begin

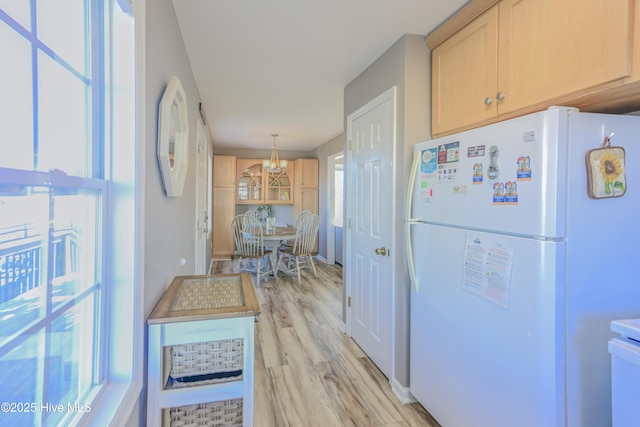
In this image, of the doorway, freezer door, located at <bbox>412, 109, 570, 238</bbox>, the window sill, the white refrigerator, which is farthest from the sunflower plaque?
the doorway

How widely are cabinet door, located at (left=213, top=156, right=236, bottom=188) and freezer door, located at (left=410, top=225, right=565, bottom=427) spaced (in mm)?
5212

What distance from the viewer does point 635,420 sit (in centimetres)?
92

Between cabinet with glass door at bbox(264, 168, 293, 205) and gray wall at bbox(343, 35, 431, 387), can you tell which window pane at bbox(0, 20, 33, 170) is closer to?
gray wall at bbox(343, 35, 431, 387)

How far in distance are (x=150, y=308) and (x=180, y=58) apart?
5.20 feet

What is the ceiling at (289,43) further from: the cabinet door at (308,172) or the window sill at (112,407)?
the cabinet door at (308,172)

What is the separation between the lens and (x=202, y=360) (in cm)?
133

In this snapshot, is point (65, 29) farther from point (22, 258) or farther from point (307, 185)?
point (307, 185)

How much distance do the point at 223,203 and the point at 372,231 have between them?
464 cm

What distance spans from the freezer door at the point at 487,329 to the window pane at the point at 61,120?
1.48 metres

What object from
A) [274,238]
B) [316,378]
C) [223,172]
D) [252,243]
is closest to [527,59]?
[316,378]

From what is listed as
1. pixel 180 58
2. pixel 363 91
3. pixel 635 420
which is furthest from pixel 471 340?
pixel 180 58

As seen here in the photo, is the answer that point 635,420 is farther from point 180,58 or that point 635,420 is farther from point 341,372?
point 180,58

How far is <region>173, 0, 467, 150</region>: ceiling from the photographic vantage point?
5.73 ft

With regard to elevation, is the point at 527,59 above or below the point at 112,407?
above
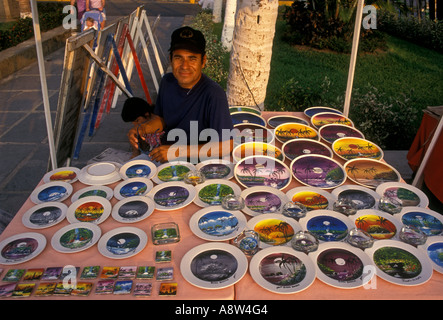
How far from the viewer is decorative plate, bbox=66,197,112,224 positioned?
180 centimetres

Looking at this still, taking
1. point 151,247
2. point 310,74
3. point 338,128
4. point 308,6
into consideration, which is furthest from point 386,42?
point 151,247

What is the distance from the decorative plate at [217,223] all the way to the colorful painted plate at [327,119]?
55.2 inches

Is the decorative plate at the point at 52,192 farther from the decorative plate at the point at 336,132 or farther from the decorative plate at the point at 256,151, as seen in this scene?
the decorative plate at the point at 336,132

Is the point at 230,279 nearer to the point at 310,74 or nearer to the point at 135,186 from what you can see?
the point at 135,186

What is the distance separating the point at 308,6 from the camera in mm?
10070

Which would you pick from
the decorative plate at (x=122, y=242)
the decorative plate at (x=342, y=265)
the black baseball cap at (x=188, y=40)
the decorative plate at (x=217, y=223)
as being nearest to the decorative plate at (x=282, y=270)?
the decorative plate at (x=342, y=265)

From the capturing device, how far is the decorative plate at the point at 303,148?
2.45 m

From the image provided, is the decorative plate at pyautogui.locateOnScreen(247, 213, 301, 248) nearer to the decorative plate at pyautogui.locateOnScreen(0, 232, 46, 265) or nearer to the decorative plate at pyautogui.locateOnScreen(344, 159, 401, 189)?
the decorative plate at pyautogui.locateOnScreen(344, 159, 401, 189)

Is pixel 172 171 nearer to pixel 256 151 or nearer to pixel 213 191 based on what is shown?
pixel 213 191

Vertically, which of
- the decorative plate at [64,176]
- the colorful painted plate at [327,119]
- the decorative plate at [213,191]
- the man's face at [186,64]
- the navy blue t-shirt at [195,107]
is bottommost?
the decorative plate at [64,176]

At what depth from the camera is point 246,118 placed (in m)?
3.03

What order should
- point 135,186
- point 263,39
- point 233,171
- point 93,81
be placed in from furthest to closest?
point 93,81, point 263,39, point 233,171, point 135,186

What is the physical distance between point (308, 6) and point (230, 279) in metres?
10.2
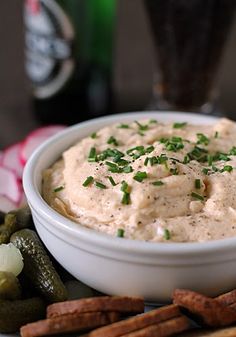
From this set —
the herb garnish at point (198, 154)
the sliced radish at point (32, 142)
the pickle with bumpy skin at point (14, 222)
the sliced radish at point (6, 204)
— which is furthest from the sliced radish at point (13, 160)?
the herb garnish at point (198, 154)

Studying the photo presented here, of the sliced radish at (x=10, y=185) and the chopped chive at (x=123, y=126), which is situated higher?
the chopped chive at (x=123, y=126)

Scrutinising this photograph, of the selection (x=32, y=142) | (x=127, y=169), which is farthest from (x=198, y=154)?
(x=32, y=142)

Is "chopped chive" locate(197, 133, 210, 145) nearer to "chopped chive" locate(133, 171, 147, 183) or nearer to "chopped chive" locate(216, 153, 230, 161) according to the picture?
"chopped chive" locate(216, 153, 230, 161)

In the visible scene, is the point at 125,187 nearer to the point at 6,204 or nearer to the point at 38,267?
the point at 38,267

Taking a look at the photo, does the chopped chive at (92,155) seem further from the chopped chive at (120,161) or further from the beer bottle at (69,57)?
the beer bottle at (69,57)

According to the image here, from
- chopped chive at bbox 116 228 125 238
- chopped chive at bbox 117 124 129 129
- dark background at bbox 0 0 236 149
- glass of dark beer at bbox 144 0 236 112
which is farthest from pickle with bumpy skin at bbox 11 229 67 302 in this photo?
dark background at bbox 0 0 236 149

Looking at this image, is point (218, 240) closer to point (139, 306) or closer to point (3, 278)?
point (139, 306)
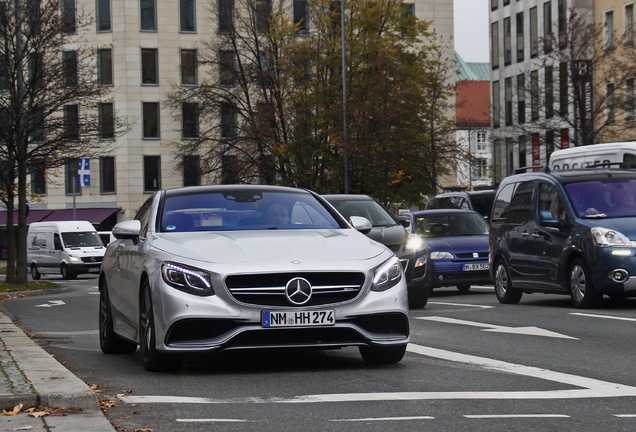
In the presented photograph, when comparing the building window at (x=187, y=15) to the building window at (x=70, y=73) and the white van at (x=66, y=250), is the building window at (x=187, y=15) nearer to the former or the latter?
the white van at (x=66, y=250)

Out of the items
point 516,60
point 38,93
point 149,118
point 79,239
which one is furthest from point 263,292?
point 149,118

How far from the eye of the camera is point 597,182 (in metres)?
18.9

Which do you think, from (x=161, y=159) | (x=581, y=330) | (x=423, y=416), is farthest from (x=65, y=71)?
(x=161, y=159)

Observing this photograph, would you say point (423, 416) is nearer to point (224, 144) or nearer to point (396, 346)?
point (396, 346)

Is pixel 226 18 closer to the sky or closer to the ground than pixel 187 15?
closer to the ground

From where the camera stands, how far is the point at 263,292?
9.77m

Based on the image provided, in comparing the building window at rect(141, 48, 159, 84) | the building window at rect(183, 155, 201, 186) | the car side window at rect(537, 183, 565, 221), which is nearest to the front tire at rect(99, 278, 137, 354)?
the car side window at rect(537, 183, 565, 221)

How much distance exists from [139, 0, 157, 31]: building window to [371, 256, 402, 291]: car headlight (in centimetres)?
7637

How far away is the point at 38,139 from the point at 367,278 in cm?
2863

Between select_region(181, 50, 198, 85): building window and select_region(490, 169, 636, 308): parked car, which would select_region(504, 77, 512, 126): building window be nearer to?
select_region(181, 50, 198, 85): building window

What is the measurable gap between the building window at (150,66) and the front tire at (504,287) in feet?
217

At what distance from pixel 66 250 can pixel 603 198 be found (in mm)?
37402

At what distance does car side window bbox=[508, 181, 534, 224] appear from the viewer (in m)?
20.1

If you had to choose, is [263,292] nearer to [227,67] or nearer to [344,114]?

end

# Task objective
Reproduce every one of the records above word for word, omitting the pictures.

# Reply
In this image, of the doorway, freezer door, located at <bbox>412, 109, 570, 238</bbox>, the window sill, the white refrigerator, which is farthest from the sunflower plaque?
the doorway

How widely are cabinet door, located at (left=213, top=156, right=236, bottom=188) and freezer door, located at (left=410, top=225, right=565, bottom=427) spaced (in mm)?
5212

What distance from the viewer does point 635,420 sit (in centimetres)?
92

Between cabinet with glass door at bbox(264, 168, 293, 205) and gray wall at bbox(343, 35, 431, 387), can you tell which window pane at bbox(0, 20, 33, 170) is closer to?
gray wall at bbox(343, 35, 431, 387)

How far in distance are (x=150, y=308) and (x=180, y=58) apart?
5.20 feet

What is the ceiling at (289,43) further from: the cabinet door at (308,172) or the window sill at (112,407)?
the cabinet door at (308,172)

What is the separation between the lens and (x=202, y=360) (in cm)?
133

In this snapshot, is point (65, 29) farther from point (22, 258) or farther from point (307, 185)?
point (307, 185)

How much distance do the point at 223,203 and the point at 372,231 have between them?
464 cm

What distance spans from the freezer door at the point at 487,329 to the window pane at the point at 61,120?
1.48 metres

What object from
A) [274,238]
B) [316,378]
C) [223,172]
D) [252,243]
is closest to [527,59]?
[316,378]

From what is listed as
1. pixel 180 58
2. pixel 363 91
3. pixel 635 420
which is furthest from pixel 471 340?
pixel 180 58

As seen here in the photo, is the answer that point 635,420 is farther from point 180,58 or that point 635,420 is farther from point 341,372?
point 180,58

How far is <region>173, 0, 467, 150</region>: ceiling from the photographic vantage point?
5.73 ft

With regard to elevation, is the point at 527,59 above or below the point at 112,407?
above
How far from the viewer is decorative plate, bbox=66,197,112,224 positioned?
180 centimetres

Looking at this still, taking
1. point 151,247
2. point 310,74
3. point 338,128
4. point 308,6
into consideration, which is furthest from point 386,42?
point 151,247

What is the distance from the decorative plate at [217,223] all the way to the colorful painted plate at [327,119]?
55.2 inches

Is the decorative plate at the point at 52,192 farther from the decorative plate at the point at 336,132 or farther from the decorative plate at the point at 256,151, as seen in this scene?
the decorative plate at the point at 336,132

Is the point at 230,279 nearer to the point at 310,74 or nearer to the point at 135,186 from what you can see?
the point at 135,186

What is the distance separating the point at 308,6 from the camera in mm?
10070

Which would you pick from
the decorative plate at (x=122, y=242)
the decorative plate at (x=342, y=265)
the black baseball cap at (x=188, y=40)
the decorative plate at (x=217, y=223)
as being nearest to the decorative plate at (x=282, y=270)?
the decorative plate at (x=342, y=265)

From the capturing device, how far is the decorative plate at the point at 303,148?
2.45 m

From the image provided, is the decorative plate at pyautogui.locateOnScreen(247, 213, 301, 248) nearer to the decorative plate at pyautogui.locateOnScreen(0, 232, 46, 265) or nearer to the decorative plate at pyautogui.locateOnScreen(344, 159, 401, 189)?
the decorative plate at pyautogui.locateOnScreen(344, 159, 401, 189)

Is pixel 172 171 nearer to pixel 256 151 or nearer to pixel 213 191 based on what is shown?
pixel 213 191

Vertically, which of
- the decorative plate at [64,176]
- the colorful painted plate at [327,119]
- the decorative plate at [213,191]
- the man's face at [186,64]
- the navy blue t-shirt at [195,107]
is bottommost?
the decorative plate at [64,176]

At what depth from the camera is point 246,118 placed (in m)?
3.03

What order should
- point 135,186
- point 263,39
- point 233,171
- point 93,81
be placed in from furthest to closest?
point 93,81, point 263,39, point 233,171, point 135,186

What is the physical distance between point (308, 6) and point (230, 279) in metres?
10.2
From this set —
the herb garnish at point (198, 154)
the sliced radish at point (32, 142)
the pickle with bumpy skin at point (14, 222)
the sliced radish at point (6, 204)
— which is furthest from the sliced radish at point (13, 160)?
the herb garnish at point (198, 154)

Studying the photo presented here, of the sliced radish at (x=10, y=185) and the chopped chive at (x=123, y=126), which is situated higher?
the chopped chive at (x=123, y=126)

Scrutinising this photograph, of the selection (x=32, y=142) | (x=127, y=169), which is farthest from (x=198, y=154)?
(x=32, y=142)

Is "chopped chive" locate(197, 133, 210, 145) nearer to "chopped chive" locate(133, 171, 147, 183) or nearer to "chopped chive" locate(216, 153, 230, 161) according to the picture?
"chopped chive" locate(216, 153, 230, 161)

In the visible scene, is the point at 125,187 nearer to the point at 6,204 or nearer to the point at 38,267?
the point at 38,267

Taking a look at the photo, does the chopped chive at (92,155) seem further from the chopped chive at (120,161) or further from the beer bottle at (69,57)?
the beer bottle at (69,57)

According to the image here, from
- chopped chive at bbox 116 228 125 238
- chopped chive at bbox 117 124 129 129
- dark background at bbox 0 0 236 149
- glass of dark beer at bbox 144 0 236 112
which is farthest from pickle with bumpy skin at bbox 11 229 67 302 in this photo?
dark background at bbox 0 0 236 149

Looking at this image, is point (218, 240) closer to point (139, 306) or closer to point (3, 278)?
point (139, 306)
In the presented photograph, when comparing the building window at (x=187, y=15) to the building window at (x=70, y=73) and the white van at (x=66, y=250), is the building window at (x=187, y=15) nearer to the former or the latter?
the white van at (x=66, y=250)

Out of the items
point 516,60
point 38,93
point 149,118
point 79,239
which one is furthest from point 263,292?
point 149,118

How far from the eye of the camera is point 597,182 (in metres)?
18.9

Which do you think, from (x=161, y=159) | (x=581, y=330) | (x=423, y=416), is farthest from (x=65, y=71)?
(x=161, y=159)

Observing this photograph, would you say point (423, 416) is nearer to point (224, 144) or nearer to point (396, 346)?
point (396, 346)

Is pixel 226 18 closer to the sky or closer to the ground than pixel 187 15?
closer to the ground

From where the camera stands, how far is the point at 263,292?
9.77m

Based on the image provided, in comparing the building window at rect(141, 48, 159, 84) | the building window at rect(183, 155, 201, 186) | the car side window at rect(537, 183, 565, 221), which is nearest to the front tire at rect(99, 278, 137, 354)?
the car side window at rect(537, 183, 565, 221)

How much distance exists from [139, 0, 157, 31]: building window to [371, 256, 402, 291]: car headlight (in centimetres)?
7637

How far away is the point at 38,139 from the point at 367,278 in cm?
2863

Between select_region(181, 50, 198, 85): building window and select_region(490, 169, 636, 308): parked car, which would select_region(504, 77, 512, 126): building window be nearer to?
select_region(181, 50, 198, 85): building window

What is the measurable gap between the building window at (150,66) and the front tire at (504,287) in feet?
217

At what distance from pixel 66 250 can pixel 603 198 be found (in mm)?
37402

At what distance does car side window bbox=[508, 181, 534, 224] appear from the viewer (in m)?
20.1

If you had to choose, is [263,292] nearer to [227,67] or nearer to [344,114]?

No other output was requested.